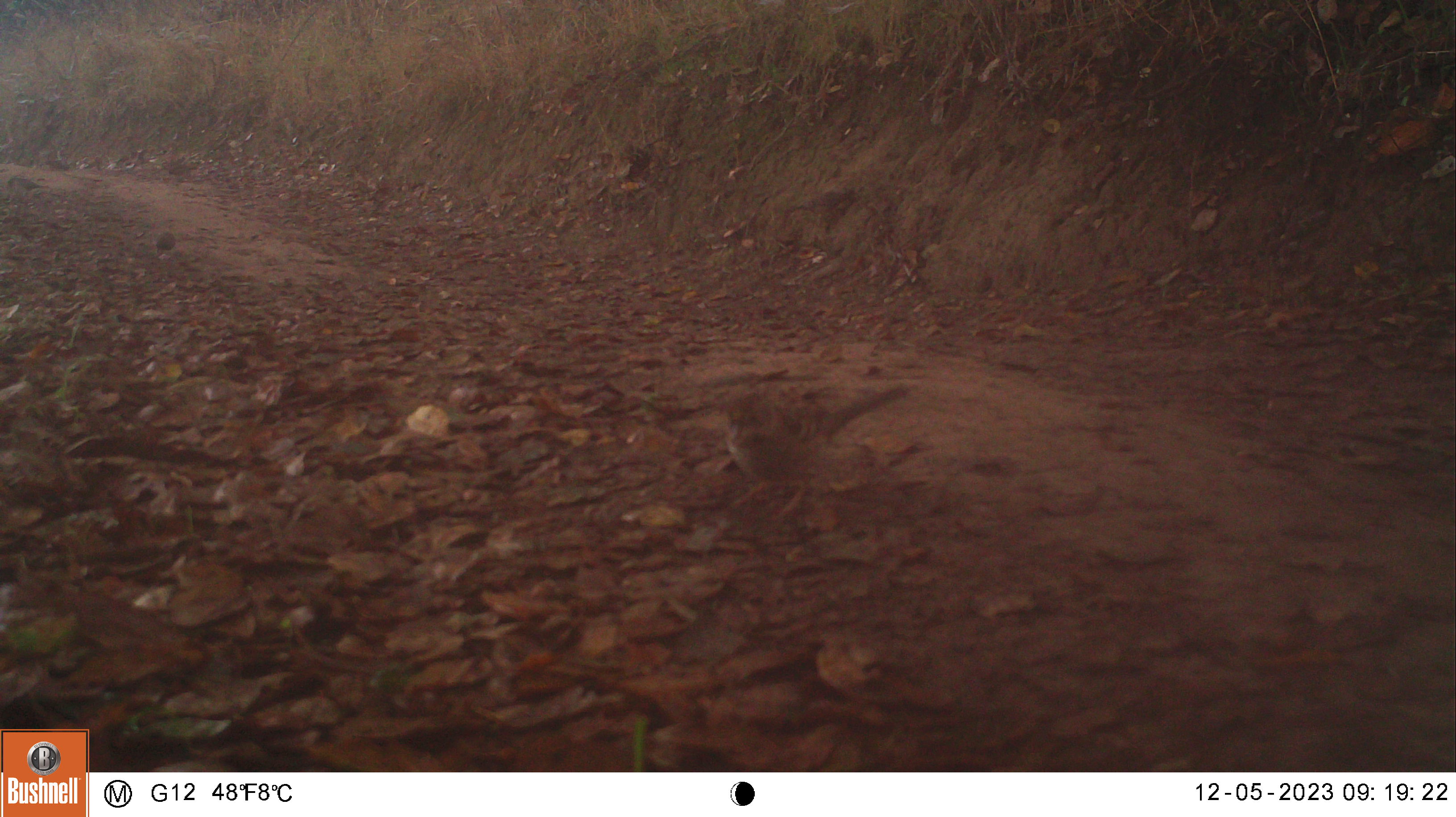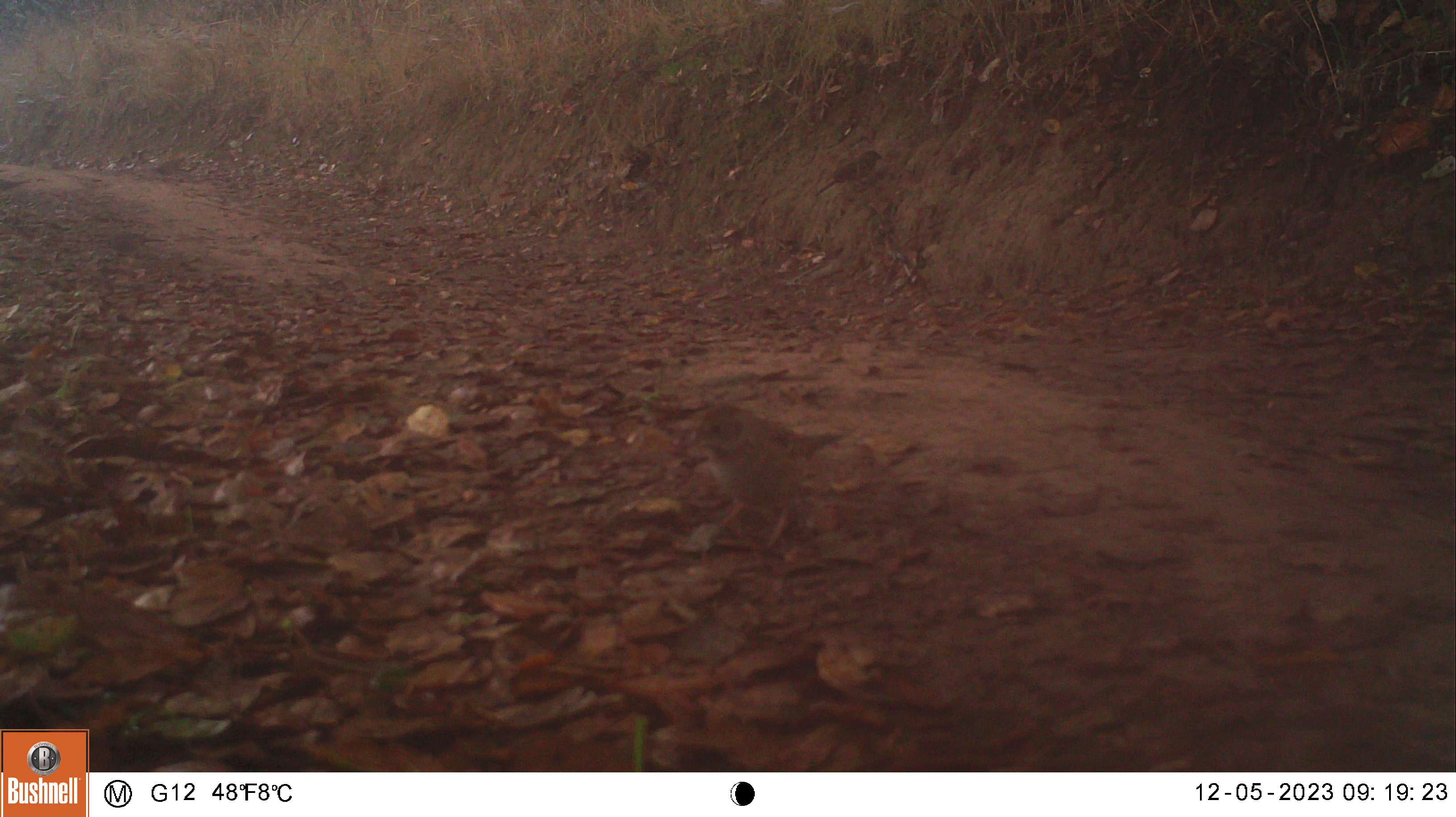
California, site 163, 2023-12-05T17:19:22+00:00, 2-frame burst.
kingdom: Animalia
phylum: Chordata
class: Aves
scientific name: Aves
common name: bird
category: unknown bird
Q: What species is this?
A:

^^^^

■ WHAT THIS TASK INVOLVES
Retype the listing above exactly, pictures excluded.

■ RESPONSE FOR THIS EXERCISE
California, site 163, 2023-12-05T17:19:22+00:00, 2-frame burst.
kingdom: Animalia
phylum: Chordata
class: Aves
scientific name: Aves
common name: bird
category: unknown bird
Q: What species is this?
A:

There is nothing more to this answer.